Kin Groups and Descent. The bilateral kindred is the maximum kinship grouping (i.e., the widest group recognized as kin). It is Ego oriented, so membership is overlapping. Genealogical space is established and traversed according to several criteria. One of these is consanguinity; here people figure who is related and who is not by noting their living lineal and collateral relatives. Another criterion is decedence, which means that a person will not reckon a kin relationship through a linkage involving one who has died; other linkages must be found. A third important criterion is affinity/attenuated affinity, which means that one can figure a "kin" relationship by a relationship of affinity or by a relationship once characterized by affinity. In the process of upward mobility, stem kindreds are also formed; here a given person (Ego) reckons his or her own position in genealogical space by reference to a previously established parental, or even grandparental, node. There is no unilineal principle in Afro-Hispanic kinship; it is strictly bilateral, although often matrilaterally skewed.

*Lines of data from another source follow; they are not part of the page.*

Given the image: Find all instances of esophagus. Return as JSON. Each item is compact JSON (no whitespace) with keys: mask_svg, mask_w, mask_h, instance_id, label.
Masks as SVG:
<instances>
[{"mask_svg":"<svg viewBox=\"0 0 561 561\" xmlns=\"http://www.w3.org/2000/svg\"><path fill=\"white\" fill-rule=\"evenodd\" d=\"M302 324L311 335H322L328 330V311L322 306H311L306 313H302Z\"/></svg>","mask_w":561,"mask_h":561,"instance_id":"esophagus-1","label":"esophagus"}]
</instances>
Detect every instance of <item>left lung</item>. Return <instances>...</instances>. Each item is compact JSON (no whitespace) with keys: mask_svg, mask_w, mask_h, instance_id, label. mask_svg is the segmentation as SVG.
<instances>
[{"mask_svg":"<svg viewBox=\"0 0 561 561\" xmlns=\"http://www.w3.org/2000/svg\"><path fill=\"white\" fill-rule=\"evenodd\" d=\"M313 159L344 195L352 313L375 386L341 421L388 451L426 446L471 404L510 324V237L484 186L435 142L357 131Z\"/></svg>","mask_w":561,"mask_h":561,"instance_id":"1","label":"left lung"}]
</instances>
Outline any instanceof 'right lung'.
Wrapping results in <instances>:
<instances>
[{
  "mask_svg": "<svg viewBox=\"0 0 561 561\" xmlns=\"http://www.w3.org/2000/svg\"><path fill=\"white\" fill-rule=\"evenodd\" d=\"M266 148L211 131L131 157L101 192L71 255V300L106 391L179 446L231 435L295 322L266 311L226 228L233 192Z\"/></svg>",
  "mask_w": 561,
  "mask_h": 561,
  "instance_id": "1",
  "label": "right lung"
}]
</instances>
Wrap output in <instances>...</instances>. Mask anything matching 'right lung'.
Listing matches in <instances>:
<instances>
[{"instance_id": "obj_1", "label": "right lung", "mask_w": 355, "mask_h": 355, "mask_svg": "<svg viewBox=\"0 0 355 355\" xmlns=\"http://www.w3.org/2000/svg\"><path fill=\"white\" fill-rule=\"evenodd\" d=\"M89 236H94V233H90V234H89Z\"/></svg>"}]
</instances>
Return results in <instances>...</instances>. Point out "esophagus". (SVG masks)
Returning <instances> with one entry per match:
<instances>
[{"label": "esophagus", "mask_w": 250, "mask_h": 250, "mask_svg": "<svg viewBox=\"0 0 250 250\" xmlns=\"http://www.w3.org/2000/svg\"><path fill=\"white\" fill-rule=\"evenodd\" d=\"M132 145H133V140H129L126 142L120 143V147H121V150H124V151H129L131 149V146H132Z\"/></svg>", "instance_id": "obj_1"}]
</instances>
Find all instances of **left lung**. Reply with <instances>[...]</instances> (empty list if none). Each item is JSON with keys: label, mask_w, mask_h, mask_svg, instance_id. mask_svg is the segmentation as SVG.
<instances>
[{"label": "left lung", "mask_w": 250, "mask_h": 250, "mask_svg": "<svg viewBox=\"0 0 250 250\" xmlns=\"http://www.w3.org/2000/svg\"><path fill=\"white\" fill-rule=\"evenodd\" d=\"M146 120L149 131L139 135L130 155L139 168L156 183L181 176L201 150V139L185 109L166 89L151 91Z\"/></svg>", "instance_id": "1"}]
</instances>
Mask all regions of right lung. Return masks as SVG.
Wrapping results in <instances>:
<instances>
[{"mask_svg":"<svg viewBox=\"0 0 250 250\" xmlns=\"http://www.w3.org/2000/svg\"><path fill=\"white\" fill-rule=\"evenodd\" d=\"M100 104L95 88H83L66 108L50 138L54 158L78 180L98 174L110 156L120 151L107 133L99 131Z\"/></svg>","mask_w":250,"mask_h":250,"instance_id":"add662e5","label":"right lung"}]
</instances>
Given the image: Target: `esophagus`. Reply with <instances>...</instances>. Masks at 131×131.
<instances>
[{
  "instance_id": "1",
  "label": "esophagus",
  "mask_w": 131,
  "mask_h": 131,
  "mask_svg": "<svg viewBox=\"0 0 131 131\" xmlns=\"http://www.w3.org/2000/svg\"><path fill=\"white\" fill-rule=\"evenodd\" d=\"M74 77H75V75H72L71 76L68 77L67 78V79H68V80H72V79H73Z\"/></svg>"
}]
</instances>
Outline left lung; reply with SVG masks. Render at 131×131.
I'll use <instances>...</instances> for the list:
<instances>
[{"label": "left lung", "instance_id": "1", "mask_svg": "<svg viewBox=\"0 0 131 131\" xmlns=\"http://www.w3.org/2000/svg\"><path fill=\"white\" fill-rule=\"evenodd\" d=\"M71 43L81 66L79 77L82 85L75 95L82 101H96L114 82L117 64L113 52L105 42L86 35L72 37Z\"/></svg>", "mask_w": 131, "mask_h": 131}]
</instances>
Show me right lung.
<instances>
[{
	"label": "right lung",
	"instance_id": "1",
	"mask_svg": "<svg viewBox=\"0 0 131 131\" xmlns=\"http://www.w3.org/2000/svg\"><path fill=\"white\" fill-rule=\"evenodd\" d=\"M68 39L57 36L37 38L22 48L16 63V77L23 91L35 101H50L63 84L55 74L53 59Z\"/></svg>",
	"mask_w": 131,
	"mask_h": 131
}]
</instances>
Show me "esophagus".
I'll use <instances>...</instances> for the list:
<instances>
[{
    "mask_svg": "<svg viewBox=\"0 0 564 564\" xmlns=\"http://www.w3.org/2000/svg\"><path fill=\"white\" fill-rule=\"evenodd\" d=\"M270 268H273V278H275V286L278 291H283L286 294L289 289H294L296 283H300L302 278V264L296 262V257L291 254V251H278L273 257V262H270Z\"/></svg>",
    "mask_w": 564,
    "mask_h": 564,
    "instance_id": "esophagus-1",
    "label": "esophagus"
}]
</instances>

Compadrazgo is extremely important in the entire social organization, including the kinship and marriage system, of the bearers of Afro-Hispanic culture. It is by establishing ritual coparents at the birth and baptism of children that marriage prohibitions are formed, agreements to care for children made, and cooperative labor formations established and reinforced.
Kinship Terminology. The terminology is nonbifurcate-collateral where collaterals are separated from lineals, and no distinction is made between matrilateral and patrilateral relatives. Reconstruction of a possible early kinship system reveals strong West African roots.